According to another aspect of the present application, the embodiment of the present application further provides a computer-readable storage medium (Memory). The computer-readable storage medium is a memory device in the codec device 500 and is used to store programs and data. For example, computer readable storage medium 520 . It can be understood that the computer-readable storage medium 520 here may include a built-in storage medium in the codec device 500 , and of course may also include an extended storage medium supported by the codec device 500 . The computer-readable storage medium provides a storage space, and the storage space stores the operating system of the codec device 500 . Moreover, one or more computer instructions adapted to be loaded and executed by the processor 510 are also stored in the storage space, and these computer instructions may be one or more computer programs 521 (including program codes).
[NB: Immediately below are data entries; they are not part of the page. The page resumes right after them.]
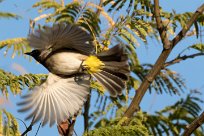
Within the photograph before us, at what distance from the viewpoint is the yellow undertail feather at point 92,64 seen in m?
4.31

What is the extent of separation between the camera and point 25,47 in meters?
5.12

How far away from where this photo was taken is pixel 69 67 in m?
4.36

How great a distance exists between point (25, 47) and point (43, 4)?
1.37 ft

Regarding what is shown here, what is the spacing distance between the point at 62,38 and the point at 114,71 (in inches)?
16.6

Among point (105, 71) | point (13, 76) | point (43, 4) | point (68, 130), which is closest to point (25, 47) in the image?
point (43, 4)

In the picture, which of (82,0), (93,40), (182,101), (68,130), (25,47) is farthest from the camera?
(182,101)

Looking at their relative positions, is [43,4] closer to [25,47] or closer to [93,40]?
[25,47]

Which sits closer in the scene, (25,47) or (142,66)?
(25,47)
These computer instructions are used for the computer to execute the coding and decoding methods based on point cloud attribute prediction provided in the various optional ways above.

According to another aspect of the present application, there is provided a computer program product or computer program comprising computer instructions stored in a computer readable storage medium. For example, computer program 521 . At this point, the codec device 500 may be a computer, the processor 510 reads the computer instructions from the computer-readable storage medium 520, and the processor 510 executes the computer instructions, so that the computer executes the point-based Encoding and decoding methods for cloud property prediction.

In other words, when implemented using software, it may be implemented in whole or in part in the form of a computer program product. The computer program product includes one or more computer instructions. When the computer program instructions are loaded and executed on the computer, the procedures of the embodiments of the present application are run in whole or in part or the functions of the embodiments of the present application are realized. The computer can be a general purpose computer, a special purpose computer, a computer network, or other programmable device. The computer instructions may be stored in or transmitted from one computer-readable storage medium to another computer-readable storage medium, for example, from a website, computer, server, or data center via Wired (such as coaxial cable, optical fiber, digital subscriber line (DSL)) or wireless (such as infrared, wireless, microwave, etc.) transmission to another website site, computer, server or data center.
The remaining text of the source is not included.